For colon cancers without evidence of locoregional invasion, laparoscopy can be used in all elective cases. Although all randomized trials excluded adenocarcinomas of the transverse colon and the splenic flexure, it seems that laparoscopic resection is a safe and effective technique for these tumor locations. Several surgical teams, including ours, reported feasibility of laparoscopic resection in selected patients with T4 colon cancers requiring en bloc resection. However, for tumors with suspicion of adjacent organ invasion on preoperative CT scan, we believe that this surgical approach should be reserved in very expert hands. But in case of locally advanced tumors with abdominal wall invasion, laparoscopy has no detrimental effect on surgical and oncological outcomes. History of open abdominal surgery per se should not be a contraindication for laparoscopic approach. The fear of intense intra-abdominal adhesions is most often overestimated and the procedure can be achieved at the cost of a minor adhesiolysis. Nevertheless, patients with a large incisional hernia require an open approach, because of the need for hernia repair.
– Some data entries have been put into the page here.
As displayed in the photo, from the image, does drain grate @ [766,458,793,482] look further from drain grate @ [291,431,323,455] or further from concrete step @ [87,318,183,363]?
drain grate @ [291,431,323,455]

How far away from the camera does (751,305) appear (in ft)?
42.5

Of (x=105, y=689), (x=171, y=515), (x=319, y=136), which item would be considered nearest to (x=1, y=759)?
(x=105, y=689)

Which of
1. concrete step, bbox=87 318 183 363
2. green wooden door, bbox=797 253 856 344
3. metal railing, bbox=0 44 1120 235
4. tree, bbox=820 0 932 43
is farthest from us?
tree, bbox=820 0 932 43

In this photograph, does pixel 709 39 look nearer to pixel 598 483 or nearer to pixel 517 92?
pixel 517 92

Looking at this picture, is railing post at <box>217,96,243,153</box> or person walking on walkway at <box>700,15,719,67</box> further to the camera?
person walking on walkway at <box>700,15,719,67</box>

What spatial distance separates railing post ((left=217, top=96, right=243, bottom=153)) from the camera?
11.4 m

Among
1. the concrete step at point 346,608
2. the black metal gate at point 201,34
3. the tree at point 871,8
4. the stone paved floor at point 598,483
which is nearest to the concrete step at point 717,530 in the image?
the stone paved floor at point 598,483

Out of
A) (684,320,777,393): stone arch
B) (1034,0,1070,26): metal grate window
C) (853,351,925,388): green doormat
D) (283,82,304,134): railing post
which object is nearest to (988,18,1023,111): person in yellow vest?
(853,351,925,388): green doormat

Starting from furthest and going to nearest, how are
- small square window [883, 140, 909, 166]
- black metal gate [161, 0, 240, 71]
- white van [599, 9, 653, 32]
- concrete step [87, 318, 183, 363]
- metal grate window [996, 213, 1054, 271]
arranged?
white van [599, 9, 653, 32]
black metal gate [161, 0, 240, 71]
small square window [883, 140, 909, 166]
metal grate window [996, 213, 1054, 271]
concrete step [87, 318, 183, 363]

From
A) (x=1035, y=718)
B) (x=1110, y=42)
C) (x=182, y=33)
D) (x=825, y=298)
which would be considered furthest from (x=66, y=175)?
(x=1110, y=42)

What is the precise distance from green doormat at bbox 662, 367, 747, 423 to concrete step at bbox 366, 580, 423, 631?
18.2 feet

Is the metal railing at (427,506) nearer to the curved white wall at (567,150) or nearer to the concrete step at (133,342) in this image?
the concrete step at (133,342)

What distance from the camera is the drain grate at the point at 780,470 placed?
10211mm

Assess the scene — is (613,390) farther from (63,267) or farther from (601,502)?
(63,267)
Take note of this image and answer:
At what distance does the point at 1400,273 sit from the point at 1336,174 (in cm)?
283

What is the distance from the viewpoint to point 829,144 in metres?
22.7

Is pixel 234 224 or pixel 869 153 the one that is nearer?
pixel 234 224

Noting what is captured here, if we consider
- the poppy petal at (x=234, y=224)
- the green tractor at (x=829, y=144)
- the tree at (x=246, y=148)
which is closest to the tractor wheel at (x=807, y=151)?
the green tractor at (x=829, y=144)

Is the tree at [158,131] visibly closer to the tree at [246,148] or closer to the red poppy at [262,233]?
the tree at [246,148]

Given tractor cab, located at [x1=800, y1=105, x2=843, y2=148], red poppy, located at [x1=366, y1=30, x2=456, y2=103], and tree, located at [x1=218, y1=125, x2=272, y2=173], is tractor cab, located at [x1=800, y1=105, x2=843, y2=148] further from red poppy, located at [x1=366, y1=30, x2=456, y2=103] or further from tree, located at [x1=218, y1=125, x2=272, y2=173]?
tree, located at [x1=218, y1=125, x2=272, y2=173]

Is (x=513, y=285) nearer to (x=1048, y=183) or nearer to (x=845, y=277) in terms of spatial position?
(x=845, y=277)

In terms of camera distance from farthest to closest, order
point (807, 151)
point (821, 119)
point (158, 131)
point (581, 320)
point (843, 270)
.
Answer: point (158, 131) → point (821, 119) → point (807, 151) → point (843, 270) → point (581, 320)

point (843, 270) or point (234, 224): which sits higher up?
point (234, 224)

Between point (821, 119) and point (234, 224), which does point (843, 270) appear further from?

Laparoscopy should be the surgical approach of choice for Crohn’s disease and ulcerative colitis in case of non-complicated severe acute colitis for patients who do not respond to medical therapy [6]. It is associated with improved short-term outcomes in comparison with open surgery, in terms of postoperative infectious complications, postoperative recovery and length of hospital stay [5].

How?

In the field of minimally invasive surgery, the term “laparoscopic approach” includes different techniques. Colorectal resection by laparoscopy should be performed with multiple laparoscopic ports. Indeed, hand-assisted laparoscopic surgery with insertion of the surgeon’s hand inside the abdominal cavity requires a larger incision and is associated with worse postoperative outcomes in comparison with multiple-port laparoscopic approach. Single-incision laparoscopic surgery (SILS) seems to be a good evolution of the conventional laparoscopic approach. With the use of a single multichannel port site, it provides the potential for minimizing surgical trauma. Several retrospective studies have emphasized that SILS is safe and feasible for a large number of indications in colorectal surgery. To date, only one randomized controlled trial has compared SILS and conventional laparoscopy in colon cancer surgery [8]. It found two potential advantages with the SILS technique, including decreased length of hospital stay and reduced postoperative pain. However, this study was of small sample size, with only 50 included patients, and did not provide any long-term oncological outcomes. Furthermore, SILS is associated with technical challenges, including dissection and exposure difficulties, even in the hands of surgeons with good experience in laparoscopic surgery. Finally, robotic-assisted laparoscopy is also an emerging and promising technique in colorectal surgery. But the ROLARR (RObotic Versus LAparoscopic Resection for Rectal Cancer) study, whose results were recently presented during the last ESCP congress, failed to demonstrate any benefit of this technique over the conventional laparoscopic approach in terms of conversion rate. Thus, although attractive, current evidence from the literature does not justify the significant costs of this technique.

Laparoscopic approach should be considered now as the standard of care in almost all colorectal diseases. In other words, colorectal surgeons should shift the paradigm and try to identify indications in which open surgery is necessary, rather than trying to identify good candidates for laparoscopy.